My first fic, so I’d love to hear what you think!

*

"Watch out!"

The warning is a screamed out, desperate sound and he listens to it, but he doesn’t really hear it, it doesn’t really register.

Then suddenly everything is ringing in his ears, and he’s soaring, and he gasps but nobody can hear him.

He hits the ground hard and rolls, over and over… and it hurts, hurts, hurts goddamn it, he just wants it to stop

All he can focus on is the hurt.
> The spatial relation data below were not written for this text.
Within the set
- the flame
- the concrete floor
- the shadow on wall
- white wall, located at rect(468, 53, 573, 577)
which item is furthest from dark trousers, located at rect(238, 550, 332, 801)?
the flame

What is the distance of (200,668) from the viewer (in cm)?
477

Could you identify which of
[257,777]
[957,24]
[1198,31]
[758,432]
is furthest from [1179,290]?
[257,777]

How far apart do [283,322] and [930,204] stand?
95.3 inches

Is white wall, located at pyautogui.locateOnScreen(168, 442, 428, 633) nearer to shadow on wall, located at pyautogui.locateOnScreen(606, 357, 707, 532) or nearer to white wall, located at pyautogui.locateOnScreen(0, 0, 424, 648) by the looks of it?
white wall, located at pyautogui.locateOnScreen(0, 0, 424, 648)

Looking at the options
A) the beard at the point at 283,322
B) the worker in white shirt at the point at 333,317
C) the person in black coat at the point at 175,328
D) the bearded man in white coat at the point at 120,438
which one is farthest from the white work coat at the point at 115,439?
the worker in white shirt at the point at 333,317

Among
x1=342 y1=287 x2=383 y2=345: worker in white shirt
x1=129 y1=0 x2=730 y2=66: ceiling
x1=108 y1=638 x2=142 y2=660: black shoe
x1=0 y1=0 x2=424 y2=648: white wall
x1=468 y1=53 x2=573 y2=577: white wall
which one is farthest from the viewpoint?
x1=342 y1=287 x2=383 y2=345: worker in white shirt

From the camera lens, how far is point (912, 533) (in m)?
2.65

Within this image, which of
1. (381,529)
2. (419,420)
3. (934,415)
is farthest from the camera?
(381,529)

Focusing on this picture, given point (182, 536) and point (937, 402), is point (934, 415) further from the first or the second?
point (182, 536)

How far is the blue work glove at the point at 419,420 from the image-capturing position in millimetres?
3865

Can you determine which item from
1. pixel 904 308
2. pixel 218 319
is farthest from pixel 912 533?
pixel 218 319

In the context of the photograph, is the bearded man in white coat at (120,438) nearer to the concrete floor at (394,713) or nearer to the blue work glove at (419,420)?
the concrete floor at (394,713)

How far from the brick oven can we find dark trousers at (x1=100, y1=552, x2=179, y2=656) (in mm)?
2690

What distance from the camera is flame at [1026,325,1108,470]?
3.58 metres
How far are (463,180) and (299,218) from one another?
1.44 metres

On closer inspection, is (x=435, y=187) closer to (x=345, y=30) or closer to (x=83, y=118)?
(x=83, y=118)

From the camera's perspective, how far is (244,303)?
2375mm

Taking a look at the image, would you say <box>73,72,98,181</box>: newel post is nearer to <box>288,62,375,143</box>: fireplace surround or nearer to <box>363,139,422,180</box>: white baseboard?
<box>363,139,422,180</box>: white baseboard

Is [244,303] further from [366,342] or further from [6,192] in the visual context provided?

He thinks he hears himself cry out as the fiery tendrils of pain consume him.

The burning agony lasts an eternity in a second.

He’s suddenly worried he might be dying and he if he knows that he might be dying, then this is a stupid way to die. Really, really dumb, and he knows it and he wants to cry because it’s all so stupid.

Then…

It stops.

Everything stops, because for the life of him he can’t breathe, can’t draw even a tiny sobbing breath to pray to the god he’s never completely believed in anyway…

…and he wants to shout but there’s no breath left in his body…

(He is worried, then, because this might be dead, and if this is death then every body was fucking wrong.)

He struggles so hard, but all that happens is the night around him rears up and consumes him until everything goes black, like the end of a movie.

The blackness is everything. He realises it doesn’t hurt anymore, but he kind of wishes it did. Then feeling goes completely and all he knows is that there is nothing but the dark and the suffocation…

And he is scared.

He was always scared, did they know that? Did they know that? Did they ever even suppose…?

He was always happy, and strong, and cheerful… but then again, sometimes he was lying.

(A lot of times he was lying.)

Then suddenly the dark shatters and he draws a gasping breath and the darkness fades, but the agony returns and he tries to scream but nothing leaves his lips. His eyes widen as pain rips through him, strong and unyielding.

He still can’t stop seeing everything, can‘t stop remembering.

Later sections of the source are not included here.